First set up a virtual environment.

virtualenv venv
# Linux
source venv/bin/activate

# Windows
venv/Scripts/activate

# Once you are done with anuran:
deactivate

To install anuran, run:

pip install git+https://github.com/ramellose/anuran.git

If you have Python 2.7 installed as your default Python, please ensure you are installing and running anuran on your Python 3 version.

python3 -m pip install git+https://github.com/ramellose/anuran.git

For a quick demo, run anuran as follows, with the output filepath changed to something suitable for your system. When specifying the filepath, include the full path and a prefix for naming files. For example, anuran will save a csv file to anuran_demo_sets.csv with the command below. The prefix is used to populate the Group column in the output and is used to identify a network group. For example, a suitable Windows filepath could look like C://Users//user//Documents//sponge_networks//sponge. The output will then be prefixed with sponge. If you specify no prefix, the default anuran prefix will be used.

anuran -i demo -o C://Documents//anuran_demo -draw -perm 10 -nperm 10

The demo data for anuran was downloaded from the following publication:
Meyer, K. M., Memiaghe, H., Korte, L., Kenfack, D., Alonso, A., & Bohannan, B. J. (2018). Why do microbes exhibit weak biogeographic patterns?. The ISME journal, 12(6), 1404.
For a more elaborate demo analysis, please check out the vignette.

To run the script, only two arguments are required: input and output filepaths. The script recognizes gml, graphml and txt files (without headers) by their extension. The text files should be edge lists, with the third column containing edge weight.

anuran -i folder_with_networks -o filepath_to_output

You can specify more than one folder with the above parameter. If you want to compare across folders in addition to the null model comparison, add the flag below.

anuran -compare

anuran can also calculate gradients for ordered networks. If you have ordered networks, for example by constructing networks along a spatial or temporal gradient, anuran will test whether there is a correlation in network properties compared to the randomized networks. To use this feature, you need to use a naming convention for your networks. Within a folder, order the networks with a number and underscore, like below.

1_networkname.extension
2_networkname.extension

anuran generates randomized networks with permutations of the original network. By default, two types of randomized networks are generated: one that changes the degree distribution and one that does not. Note that the model changing the degree distribution may not have a major effect on the network structure as most smaller networks will not have enough dyad pairs to swap, especially if degree assortativity is large. You can specify the number of randomized networks with the parameter below.

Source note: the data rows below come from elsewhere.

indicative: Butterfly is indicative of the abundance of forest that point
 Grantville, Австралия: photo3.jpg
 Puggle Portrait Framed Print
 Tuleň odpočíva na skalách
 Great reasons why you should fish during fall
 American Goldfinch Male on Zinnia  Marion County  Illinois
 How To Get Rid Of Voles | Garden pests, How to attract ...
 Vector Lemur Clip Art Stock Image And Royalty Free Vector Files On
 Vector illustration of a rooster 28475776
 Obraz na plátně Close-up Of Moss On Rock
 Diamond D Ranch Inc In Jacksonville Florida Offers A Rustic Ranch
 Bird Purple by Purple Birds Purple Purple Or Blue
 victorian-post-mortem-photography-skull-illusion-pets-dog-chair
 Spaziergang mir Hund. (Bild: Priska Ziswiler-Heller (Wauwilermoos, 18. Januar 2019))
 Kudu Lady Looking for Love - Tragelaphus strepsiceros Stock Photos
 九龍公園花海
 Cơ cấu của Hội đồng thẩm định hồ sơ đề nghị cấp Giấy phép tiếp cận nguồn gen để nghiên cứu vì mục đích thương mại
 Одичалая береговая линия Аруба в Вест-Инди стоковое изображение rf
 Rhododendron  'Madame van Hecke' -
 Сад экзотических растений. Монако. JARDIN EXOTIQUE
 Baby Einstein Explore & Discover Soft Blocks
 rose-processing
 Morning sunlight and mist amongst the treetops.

anuran -perm              # number of randomized networks

It is possible to generate randomized networks with a specific core. Since we do not know the true core, the software generates a list of edges from the union of edges across all networks. A fraction of these edges is then included in randomized networks. For fully randomized networks, the core edges are added, then random edges are added until the original edge number is achieved. For the degree-preserving networks, edges in the network are first swapped. Then, the algorithm tries to find edges it can swap so the core edge is created without changing the degree of a node. This requires the nodes in the core edge to have another edge that is not part of the core. If those edges do not exist, it is not always possible to include a core edge while preserving node degree and a random edge is deleted instead to preserve edge number. For sparse or very small networks, the degree distribution may therefore change a little for positive control networks. If the core network is much larger than one of the observed networks, the degree distribution may also be affected.

If you want to simulate networks where a certain number of edges is conserved across networks, you can add the parameters below. Note that you can fill in more than one value. In this case, the cs parameter is the percentage of edges (of the total union of edges) that is conserved. The prev parameter defines the minimum number of networks, as a fraction of total networks, where these edges are found.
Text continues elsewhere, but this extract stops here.